We stub our toe and it engulfs our feeling. We run too far and we find ourselves gasping. We forget our suit-case has wheels and we pause in our attempts to carry it. These events are transient, ephemeral, soon forgotten but we can’t ignore them. They add up to an emphasis on the physical, fingers and toes and all the organs that make us a functioning unit in its own right.
That is not the whole story about being human, of course. And St Paul pointed it out to the Corinthian Christians. Our true identity is to be found elsewhere. It is a spiritual aspect to our experience. What seems like decay is or can be the onset of renewal. Paul deals with this at some length in the fifth chapter of his second letter to Corinth.
This is a bold statement about our true identity. It invites the question ‘Who says so?’ An agnostic is on firm ground here. ’Don’t know’ cannot be faulted in argument. But, as Paul demonstrated elsewhere, ‘Don’t know’ is not a rallying cry. There is nothing of the ‘Once more unto the breach, dear friends’ about it, nothing either like ‘Gentlemen, I direct your attention to Africa.’

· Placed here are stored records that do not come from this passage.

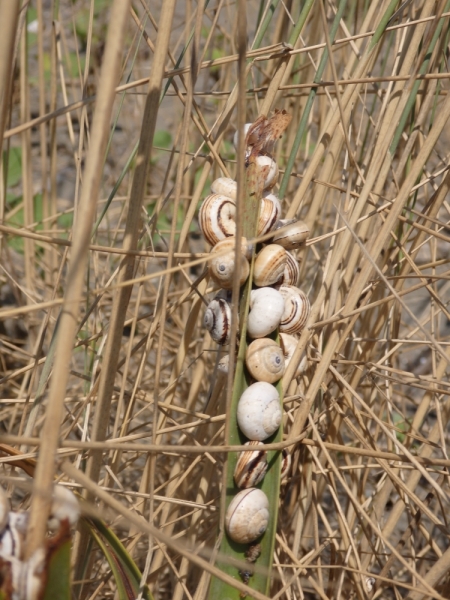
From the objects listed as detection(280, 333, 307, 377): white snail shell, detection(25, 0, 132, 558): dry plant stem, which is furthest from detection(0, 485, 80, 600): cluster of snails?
detection(280, 333, 307, 377): white snail shell

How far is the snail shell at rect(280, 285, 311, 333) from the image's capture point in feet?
2.11

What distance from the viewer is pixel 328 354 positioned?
72 cm

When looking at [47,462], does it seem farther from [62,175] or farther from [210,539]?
[62,175]

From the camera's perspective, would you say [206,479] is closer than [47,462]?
No

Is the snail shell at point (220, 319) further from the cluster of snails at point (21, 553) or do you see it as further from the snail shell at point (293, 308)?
the cluster of snails at point (21, 553)

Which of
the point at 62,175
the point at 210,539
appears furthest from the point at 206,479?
the point at 62,175

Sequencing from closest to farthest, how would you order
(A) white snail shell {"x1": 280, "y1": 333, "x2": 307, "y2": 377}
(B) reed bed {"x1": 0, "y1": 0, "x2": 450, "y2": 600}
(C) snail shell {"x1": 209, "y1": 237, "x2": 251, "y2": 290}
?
(B) reed bed {"x1": 0, "y1": 0, "x2": 450, "y2": 600} → (C) snail shell {"x1": 209, "y1": 237, "x2": 251, "y2": 290} → (A) white snail shell {"x1": 280, "y1": 333, "x2": 307, "y2": 377}

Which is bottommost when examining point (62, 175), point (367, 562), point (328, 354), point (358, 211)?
point (367, 562)

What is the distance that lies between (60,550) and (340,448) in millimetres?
329

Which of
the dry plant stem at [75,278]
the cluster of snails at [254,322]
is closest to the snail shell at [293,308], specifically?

If we believe this world is all, we shall invite a kindly raising of the eyebrows without some evidence to put before our neighbour who just doesn’t know. When our prayers are not answered and we find ourselves giving up, Paul illustrates. ‘As long as we are in the body, so long are we exiles from the Lord (2 Corinthians 5.6). ‘Faith is our guide, not sight.’
We all have faith in things we don’t understand. We entrust ourselves as travellers to a jet engine or two. We send documents by email. We plant seeds. We bask in the sunshine (not too much, we hope). We shall soon be trusting driverless cars.
We all have faith. The important thing is to direct it.